_WHAT IS BEING ASKED_. Every line below between the one holding "5.6.21 Расчет экономии" and the one holding "5.6.23 Если требуется", inclusive, should be copied exactly, and no other line.

_DATASET_.

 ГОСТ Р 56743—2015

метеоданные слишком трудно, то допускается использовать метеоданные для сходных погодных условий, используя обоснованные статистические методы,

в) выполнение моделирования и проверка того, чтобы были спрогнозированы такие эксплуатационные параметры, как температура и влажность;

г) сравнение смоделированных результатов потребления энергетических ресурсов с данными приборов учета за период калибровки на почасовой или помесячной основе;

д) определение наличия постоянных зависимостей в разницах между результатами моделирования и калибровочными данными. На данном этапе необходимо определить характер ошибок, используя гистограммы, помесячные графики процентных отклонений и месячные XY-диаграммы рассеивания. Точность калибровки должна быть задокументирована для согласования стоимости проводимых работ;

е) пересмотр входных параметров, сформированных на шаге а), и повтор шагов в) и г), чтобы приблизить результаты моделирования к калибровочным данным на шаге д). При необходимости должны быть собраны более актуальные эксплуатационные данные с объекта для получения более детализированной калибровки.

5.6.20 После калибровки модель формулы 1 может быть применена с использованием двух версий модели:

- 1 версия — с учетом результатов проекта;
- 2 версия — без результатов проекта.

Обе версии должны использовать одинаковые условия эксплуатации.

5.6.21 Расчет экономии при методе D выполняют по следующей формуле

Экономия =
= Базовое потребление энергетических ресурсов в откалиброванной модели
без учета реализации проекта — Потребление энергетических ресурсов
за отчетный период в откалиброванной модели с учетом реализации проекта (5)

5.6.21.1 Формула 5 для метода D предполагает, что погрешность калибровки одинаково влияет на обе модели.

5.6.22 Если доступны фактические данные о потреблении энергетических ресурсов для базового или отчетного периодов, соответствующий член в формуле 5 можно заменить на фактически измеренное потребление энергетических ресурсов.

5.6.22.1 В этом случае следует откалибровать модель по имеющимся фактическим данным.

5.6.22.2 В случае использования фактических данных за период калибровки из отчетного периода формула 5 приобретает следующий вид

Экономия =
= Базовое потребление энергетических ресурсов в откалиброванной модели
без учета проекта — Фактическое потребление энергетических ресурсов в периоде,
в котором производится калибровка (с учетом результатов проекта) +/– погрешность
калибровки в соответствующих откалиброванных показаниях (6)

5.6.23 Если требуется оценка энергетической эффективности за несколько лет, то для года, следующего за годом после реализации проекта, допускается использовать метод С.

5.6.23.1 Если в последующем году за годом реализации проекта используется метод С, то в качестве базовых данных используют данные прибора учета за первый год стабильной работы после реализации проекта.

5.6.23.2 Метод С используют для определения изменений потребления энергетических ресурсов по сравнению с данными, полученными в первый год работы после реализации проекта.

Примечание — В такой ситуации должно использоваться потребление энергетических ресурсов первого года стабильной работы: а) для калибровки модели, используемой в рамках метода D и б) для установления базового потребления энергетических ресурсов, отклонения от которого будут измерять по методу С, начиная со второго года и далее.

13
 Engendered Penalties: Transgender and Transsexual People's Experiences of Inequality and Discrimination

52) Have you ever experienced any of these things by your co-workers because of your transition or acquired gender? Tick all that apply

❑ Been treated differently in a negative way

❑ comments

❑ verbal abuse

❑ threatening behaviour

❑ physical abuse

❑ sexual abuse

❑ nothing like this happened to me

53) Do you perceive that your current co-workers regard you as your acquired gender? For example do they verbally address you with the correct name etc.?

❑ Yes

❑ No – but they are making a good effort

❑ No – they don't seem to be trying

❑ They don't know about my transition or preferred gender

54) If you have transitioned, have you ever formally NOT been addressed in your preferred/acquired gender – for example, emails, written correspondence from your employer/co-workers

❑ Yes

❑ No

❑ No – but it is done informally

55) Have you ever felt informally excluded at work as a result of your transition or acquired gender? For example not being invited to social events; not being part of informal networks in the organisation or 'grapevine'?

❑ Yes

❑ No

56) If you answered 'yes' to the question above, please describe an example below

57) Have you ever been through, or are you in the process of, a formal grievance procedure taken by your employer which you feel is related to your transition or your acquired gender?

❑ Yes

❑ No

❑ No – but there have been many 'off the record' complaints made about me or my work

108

_RESPONSE TO THIS TASK_.
5.6.21 Расчет экономии при методе D выполняют по следующей формуле

Экономия =
= Базовое потребление энергетических ресурсов в откалиброванной модели
без учета реализации проекта — Потребление энергетических ресурсов
за отчетный период в откалиброванной модели с учетом реализации проекта (5)

5.6.21.1 Формула 5 для метода D предполагает, что погрешность калибровки одинаково влияет на обе модели.

5.6.22 Если доступны фактические данные о потреблении энергетических ресурсов для базового или отчетного периодов, соответствующий член в формуле 5 можно заменить на фактически измеренное потребление энергетических ресурсов.

5.6.22.1 В этом случае следует откалибровать модель по имеющимся фактическим данным.

5.6.22.2 В случае использования фактических данных за период калибровки из отчетного периода формула 5 приобретает следующий вид

Экономия =
= Базовое потребление энергетических ресурсов в откалиброванной модели
без учета проекта — Фактическое потребление энергетических ресурсов в периоде,
в котором производится калибровка (с учетом результатов проекта) +/– погрешность
калибровки в соответствующих откалиброванных показаниях (6)

5.6.23 Если требуется оценка энергетической эффективности за несколько лет, то для года, следующего за годом после реализации проекта, допускается использовать метод С.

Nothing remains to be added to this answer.